One extension to Unsupervised Feature Learning with Auto-encoders is De-noising Auto-encoders. De-noising Auto-encoders take as input a corrupted image, (the original image added with some form of random matrix), and reconstruct the original image. Again, these features are not very useful for discriminative tasks, however, hopefully these two examples are a sufficient explanation of how unsupervised feature learning tasks can be constructed.

Dosovitskiy et al. propose a very interesting Unsupervised Feature Learning method that uses extreme data augmentation to create surrogate classes for unsupervised learning. Their method crops 32 x 32 patches from images and transforms them using a set of transformations according to a sampled magnitude parameter. They train a Deep CNN to classify these patches according to their augmented ‘surrogate’ classes.

The top left image is a 32 x 32 patch taken from the STL-10 dataset. Dosovitskiy et al. proceed to form all of these other images by sampling a parameter vector that defines a set of transformations. Each of these resulting images belongs to a surrogate class. A Deep Learning model will classify images according to these classes.

Link to Paper:

In the paper, there are 6 transformations used: translation, scaling, rotation, contrast 1, contrast 2, and color additions. Each of these transformations comes with a parameter that defines the magnitude of the augmentation. For example, translate → (vertical, 0.1 (of patch size)). The magnitude parameters can be stored in a single vector. These vectors are sampled from the overall distribution of parameters to transform patches.

These magnitude parameters are discretized such that there are a finite space of values between the boundaries of parameters e.g. translation magnitude ranging between [0.2, 0.1, 0, -0.1, -0.2]. The refinement of the discretization results in a large number of surrogate classes constructed overall. For example, if there are 5 values for translation, 5 values for scaling, 5 values for rotation, 5 values for contrast1, 5 values for contrast2, and 5 values for color addition. There are 5⁶ = 15,625 resulting surrogate classes.

Thus, the following question that Dosovitskiy et al. sought to answer was:

How many surrogate classes should be used?

Number of Surrogate Classes Constructed

Note the y-axis on the left corresponds to the classification performance using unsupervised features on the supervised STL-10 discriminative task and the y-axis on the right corresponds to the error of the classifier on different surrogate classes, (very low error rate for 50–2000 surrogate classes)

This plot shows that performance began to level off around 2,000 surrogate classes. Thus, there are not too many intervals between most of the augmentations. Another interesting question arises:

How many augmented samples should be used for each surrogate class?

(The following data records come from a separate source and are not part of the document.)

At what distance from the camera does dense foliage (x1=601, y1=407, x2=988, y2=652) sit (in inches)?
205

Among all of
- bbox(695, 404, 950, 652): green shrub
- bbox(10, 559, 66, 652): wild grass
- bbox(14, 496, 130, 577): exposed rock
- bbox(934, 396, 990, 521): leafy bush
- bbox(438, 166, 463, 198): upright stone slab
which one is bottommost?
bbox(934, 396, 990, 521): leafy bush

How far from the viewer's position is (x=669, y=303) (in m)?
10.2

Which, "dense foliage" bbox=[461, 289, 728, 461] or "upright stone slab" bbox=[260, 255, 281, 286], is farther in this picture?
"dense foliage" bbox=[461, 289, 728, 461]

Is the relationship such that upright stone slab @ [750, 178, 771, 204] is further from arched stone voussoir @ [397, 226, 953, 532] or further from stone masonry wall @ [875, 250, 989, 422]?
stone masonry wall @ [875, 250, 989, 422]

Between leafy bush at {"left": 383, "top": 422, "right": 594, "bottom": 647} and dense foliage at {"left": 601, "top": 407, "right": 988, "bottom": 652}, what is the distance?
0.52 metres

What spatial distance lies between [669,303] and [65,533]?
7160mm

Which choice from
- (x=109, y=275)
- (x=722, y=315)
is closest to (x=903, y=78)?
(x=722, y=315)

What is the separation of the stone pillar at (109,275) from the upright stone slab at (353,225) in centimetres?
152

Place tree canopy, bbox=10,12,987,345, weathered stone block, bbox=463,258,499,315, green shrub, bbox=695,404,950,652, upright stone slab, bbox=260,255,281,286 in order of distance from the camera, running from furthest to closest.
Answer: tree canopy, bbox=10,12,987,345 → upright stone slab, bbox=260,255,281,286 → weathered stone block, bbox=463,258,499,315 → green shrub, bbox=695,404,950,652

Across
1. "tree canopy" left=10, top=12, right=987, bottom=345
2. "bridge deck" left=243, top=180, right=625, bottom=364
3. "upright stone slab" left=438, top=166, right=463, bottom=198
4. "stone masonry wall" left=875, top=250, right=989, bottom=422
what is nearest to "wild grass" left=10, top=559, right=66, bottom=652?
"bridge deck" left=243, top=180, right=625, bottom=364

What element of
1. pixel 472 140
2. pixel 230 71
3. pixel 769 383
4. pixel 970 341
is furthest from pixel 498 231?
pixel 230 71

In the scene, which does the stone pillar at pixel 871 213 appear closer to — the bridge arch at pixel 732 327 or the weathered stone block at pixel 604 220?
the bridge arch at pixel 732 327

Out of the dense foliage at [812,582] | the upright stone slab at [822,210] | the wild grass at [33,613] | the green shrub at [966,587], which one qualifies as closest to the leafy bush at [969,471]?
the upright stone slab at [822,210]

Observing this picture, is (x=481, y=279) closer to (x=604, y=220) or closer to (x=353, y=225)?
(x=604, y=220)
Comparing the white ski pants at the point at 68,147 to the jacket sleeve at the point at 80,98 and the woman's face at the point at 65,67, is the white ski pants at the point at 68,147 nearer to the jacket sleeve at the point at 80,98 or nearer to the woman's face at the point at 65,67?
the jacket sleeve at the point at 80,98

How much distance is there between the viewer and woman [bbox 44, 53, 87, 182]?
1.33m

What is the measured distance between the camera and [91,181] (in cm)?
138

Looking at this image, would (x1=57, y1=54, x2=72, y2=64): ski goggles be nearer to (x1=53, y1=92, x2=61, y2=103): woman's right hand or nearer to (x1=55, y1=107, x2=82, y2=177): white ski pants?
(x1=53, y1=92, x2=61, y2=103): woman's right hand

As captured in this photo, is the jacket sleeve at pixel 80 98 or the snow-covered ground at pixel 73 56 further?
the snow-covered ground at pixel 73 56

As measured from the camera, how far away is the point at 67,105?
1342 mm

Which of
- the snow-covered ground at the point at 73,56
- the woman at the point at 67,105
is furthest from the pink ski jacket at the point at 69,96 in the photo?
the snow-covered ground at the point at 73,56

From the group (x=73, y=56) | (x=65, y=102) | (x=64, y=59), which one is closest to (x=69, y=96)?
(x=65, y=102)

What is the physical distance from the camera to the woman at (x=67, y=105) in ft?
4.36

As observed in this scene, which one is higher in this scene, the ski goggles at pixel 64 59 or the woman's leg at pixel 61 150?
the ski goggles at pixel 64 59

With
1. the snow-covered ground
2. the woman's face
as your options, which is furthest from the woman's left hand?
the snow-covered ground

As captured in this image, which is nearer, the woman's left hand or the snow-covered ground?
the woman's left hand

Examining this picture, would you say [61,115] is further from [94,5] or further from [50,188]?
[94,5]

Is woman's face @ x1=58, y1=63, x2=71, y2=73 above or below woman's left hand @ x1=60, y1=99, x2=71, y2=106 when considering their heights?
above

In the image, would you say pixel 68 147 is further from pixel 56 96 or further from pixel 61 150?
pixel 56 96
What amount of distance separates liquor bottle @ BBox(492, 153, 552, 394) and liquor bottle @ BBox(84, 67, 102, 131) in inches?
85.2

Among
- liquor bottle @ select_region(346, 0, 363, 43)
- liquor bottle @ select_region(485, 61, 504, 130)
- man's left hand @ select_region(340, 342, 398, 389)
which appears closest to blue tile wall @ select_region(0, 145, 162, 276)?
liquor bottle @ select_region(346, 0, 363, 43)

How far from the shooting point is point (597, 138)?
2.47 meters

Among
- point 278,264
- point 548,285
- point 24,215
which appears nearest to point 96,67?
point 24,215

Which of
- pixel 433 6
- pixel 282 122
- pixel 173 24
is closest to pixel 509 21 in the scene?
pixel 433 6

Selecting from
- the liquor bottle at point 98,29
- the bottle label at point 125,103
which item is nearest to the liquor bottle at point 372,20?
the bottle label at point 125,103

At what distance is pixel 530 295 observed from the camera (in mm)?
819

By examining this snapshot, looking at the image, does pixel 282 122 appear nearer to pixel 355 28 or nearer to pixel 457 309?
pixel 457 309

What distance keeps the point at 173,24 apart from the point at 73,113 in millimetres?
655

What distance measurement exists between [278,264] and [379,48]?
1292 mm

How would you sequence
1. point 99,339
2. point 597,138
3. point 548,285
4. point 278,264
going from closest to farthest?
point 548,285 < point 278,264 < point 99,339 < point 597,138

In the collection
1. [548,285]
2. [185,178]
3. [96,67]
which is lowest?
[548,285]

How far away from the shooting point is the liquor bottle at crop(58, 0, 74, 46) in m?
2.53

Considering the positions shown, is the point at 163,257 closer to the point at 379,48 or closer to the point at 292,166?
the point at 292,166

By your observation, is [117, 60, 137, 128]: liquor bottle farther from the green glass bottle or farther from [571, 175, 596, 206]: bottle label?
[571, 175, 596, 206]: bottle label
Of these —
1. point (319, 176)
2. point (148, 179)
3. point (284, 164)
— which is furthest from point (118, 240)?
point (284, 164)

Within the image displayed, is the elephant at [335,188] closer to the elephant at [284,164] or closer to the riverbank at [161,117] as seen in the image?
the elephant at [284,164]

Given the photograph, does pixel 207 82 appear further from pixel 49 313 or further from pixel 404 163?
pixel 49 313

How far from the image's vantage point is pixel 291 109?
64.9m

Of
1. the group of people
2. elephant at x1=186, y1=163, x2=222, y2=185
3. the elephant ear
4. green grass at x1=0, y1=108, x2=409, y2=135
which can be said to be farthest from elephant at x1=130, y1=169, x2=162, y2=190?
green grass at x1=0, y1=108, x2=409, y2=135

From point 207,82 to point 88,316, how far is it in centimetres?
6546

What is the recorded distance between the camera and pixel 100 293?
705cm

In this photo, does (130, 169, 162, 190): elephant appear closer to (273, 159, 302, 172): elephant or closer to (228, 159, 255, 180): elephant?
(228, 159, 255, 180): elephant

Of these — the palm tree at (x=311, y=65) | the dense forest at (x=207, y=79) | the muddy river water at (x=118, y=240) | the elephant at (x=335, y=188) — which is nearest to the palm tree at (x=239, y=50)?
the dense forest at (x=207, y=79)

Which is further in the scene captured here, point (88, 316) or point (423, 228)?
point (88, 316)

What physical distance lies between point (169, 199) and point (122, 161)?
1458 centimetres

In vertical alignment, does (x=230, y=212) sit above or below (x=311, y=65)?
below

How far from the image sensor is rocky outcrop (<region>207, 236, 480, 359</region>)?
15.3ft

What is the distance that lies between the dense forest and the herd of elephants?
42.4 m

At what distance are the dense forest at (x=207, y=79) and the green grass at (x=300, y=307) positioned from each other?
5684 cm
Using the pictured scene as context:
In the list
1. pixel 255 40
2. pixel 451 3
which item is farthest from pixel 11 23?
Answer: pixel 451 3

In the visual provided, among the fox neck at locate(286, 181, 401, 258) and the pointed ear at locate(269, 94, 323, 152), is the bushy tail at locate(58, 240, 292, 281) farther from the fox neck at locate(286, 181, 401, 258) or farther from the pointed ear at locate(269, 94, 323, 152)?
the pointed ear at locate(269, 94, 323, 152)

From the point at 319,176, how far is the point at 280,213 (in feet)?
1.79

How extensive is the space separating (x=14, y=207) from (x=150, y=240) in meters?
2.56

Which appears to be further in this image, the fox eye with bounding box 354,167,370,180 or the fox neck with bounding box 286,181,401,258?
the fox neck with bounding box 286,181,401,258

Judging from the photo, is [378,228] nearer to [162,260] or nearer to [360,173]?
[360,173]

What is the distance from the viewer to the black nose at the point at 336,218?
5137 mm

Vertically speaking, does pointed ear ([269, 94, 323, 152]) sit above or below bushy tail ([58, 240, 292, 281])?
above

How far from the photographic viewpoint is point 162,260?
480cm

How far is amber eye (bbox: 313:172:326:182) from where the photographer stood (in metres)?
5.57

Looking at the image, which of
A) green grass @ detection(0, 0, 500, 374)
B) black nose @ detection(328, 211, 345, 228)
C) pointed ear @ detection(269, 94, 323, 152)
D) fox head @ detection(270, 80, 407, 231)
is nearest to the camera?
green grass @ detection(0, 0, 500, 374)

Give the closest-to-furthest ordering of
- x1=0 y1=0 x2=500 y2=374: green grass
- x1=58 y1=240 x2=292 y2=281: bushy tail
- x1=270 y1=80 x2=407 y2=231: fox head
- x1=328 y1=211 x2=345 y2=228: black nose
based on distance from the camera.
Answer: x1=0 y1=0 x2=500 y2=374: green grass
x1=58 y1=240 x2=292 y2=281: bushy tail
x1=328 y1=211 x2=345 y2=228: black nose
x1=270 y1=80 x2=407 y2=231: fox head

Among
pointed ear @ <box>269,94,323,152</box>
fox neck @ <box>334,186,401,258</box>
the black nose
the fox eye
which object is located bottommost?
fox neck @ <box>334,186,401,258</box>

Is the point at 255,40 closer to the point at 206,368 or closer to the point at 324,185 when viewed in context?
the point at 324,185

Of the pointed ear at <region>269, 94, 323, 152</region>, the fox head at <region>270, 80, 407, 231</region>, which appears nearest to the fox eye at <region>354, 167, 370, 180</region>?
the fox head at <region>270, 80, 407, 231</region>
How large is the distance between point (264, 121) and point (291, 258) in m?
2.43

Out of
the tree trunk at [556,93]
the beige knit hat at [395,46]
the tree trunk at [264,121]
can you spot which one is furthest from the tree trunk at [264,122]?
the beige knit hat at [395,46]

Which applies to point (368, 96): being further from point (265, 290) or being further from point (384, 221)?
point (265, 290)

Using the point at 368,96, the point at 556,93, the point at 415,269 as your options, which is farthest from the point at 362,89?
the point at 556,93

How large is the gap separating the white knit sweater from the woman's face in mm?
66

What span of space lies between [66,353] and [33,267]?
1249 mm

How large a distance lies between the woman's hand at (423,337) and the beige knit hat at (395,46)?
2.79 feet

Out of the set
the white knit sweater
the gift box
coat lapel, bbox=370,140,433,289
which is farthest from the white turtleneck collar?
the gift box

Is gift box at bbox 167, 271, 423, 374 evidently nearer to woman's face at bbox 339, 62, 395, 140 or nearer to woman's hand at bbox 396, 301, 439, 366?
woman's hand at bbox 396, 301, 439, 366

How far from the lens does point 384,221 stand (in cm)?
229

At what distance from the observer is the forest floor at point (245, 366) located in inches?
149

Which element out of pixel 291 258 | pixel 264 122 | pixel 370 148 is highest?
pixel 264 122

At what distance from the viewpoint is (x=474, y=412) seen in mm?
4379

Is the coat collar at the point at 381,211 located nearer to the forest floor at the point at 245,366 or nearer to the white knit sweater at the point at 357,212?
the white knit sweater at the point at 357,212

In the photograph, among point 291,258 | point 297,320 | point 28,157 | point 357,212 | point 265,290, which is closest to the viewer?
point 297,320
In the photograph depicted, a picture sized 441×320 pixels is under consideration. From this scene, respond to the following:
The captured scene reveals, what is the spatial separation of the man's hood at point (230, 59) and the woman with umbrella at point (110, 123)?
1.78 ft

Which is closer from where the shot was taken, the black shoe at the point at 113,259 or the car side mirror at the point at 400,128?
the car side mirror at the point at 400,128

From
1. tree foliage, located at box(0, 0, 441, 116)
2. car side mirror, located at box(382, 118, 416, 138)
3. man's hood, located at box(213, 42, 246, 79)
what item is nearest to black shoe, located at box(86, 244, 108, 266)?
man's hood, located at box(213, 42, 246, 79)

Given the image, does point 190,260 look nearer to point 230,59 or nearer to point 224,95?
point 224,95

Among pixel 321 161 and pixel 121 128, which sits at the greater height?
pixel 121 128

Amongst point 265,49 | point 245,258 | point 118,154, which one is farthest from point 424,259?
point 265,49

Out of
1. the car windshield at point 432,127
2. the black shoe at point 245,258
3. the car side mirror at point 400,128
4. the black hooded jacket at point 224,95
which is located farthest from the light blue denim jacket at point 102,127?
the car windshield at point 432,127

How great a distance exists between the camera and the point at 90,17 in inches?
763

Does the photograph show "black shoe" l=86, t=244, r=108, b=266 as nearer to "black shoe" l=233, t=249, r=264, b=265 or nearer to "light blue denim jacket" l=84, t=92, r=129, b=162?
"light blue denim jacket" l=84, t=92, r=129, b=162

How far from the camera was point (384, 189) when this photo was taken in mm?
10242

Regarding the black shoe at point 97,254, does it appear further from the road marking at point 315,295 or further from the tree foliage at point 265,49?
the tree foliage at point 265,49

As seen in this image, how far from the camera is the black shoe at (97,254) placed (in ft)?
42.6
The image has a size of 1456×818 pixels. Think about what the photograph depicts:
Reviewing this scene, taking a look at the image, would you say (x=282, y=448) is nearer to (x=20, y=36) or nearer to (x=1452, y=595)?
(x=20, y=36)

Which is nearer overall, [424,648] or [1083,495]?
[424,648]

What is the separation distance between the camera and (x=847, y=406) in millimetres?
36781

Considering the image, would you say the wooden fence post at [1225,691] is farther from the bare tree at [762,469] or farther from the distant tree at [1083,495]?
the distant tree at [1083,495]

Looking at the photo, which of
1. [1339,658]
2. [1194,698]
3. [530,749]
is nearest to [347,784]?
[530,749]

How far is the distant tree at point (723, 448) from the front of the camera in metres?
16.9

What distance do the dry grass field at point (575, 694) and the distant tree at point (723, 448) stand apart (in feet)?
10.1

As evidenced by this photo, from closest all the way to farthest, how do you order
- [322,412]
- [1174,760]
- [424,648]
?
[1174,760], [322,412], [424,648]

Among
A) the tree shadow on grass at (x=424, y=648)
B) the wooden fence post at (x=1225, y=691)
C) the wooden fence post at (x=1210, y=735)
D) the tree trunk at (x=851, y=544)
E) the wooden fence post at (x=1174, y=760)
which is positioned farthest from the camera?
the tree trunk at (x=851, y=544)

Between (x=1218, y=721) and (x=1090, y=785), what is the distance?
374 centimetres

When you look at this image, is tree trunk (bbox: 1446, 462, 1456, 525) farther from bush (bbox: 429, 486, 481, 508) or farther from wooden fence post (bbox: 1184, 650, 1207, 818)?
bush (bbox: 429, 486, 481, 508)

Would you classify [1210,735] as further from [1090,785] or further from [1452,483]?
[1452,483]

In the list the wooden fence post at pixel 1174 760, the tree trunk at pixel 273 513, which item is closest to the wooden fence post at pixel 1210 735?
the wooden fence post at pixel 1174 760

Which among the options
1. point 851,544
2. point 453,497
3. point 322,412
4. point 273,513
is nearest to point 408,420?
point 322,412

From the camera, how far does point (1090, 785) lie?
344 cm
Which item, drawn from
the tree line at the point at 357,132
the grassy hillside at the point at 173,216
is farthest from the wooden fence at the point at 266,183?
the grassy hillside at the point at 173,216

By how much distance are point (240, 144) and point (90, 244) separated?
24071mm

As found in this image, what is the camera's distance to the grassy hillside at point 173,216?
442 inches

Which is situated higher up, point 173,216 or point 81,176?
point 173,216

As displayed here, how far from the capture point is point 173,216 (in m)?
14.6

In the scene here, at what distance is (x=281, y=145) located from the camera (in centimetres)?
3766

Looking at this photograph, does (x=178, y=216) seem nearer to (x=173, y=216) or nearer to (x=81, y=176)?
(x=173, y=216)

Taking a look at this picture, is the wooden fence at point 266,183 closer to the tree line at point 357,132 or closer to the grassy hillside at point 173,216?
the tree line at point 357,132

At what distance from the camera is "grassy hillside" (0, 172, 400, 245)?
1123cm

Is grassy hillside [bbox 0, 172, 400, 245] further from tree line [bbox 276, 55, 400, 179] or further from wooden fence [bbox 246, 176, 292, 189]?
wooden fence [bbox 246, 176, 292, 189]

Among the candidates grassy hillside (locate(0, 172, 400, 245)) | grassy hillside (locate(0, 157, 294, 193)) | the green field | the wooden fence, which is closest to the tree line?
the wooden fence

Augmented Samples used for Surrogate Classes

The plot above shows that with the 2,000 surrogate classes proven to be optimal from the previous plot; performance begins to level off at around 32 to 64 samples per class.

It is interesting to think about the size of the augmented dataset used for this approach.

32x32x3 patches → 2,000 surrogate classes → 64 samples per class
(32x32x3) x 2000 x 64 = 393,216,000 pixels

Only around ~393 MB, which really isn’t a huge problem for most modern computers. However, if they change the approach from 32 x 32 patches to the full image, this could become enormous, necessitating the use of on-line data augmentation techniques.

Diversity of Transformations

They also investigated the use of different transformations for constructing the surrogate classes. As shown in the plot above, there is some variation between the datasets and augmentations used especially evident in the Caltech-101 spike when using only color and contrast. However, using all augmentations has consistently high performance across all three datasets. This suggests that the results could maybe be further improved on by adding more transformations to the mix.

Thank you for reading this paper introducing Unsupervised Feature Learning! I think it is very interesting to see how Deep Neural Networks can learn features in one task that transfers well to another. Using Deep Features trained on tasks such as the Exemplar-CNN described in this article can be useful for Discriminative tasks as well. Please let me know your thoughts on this in the comments.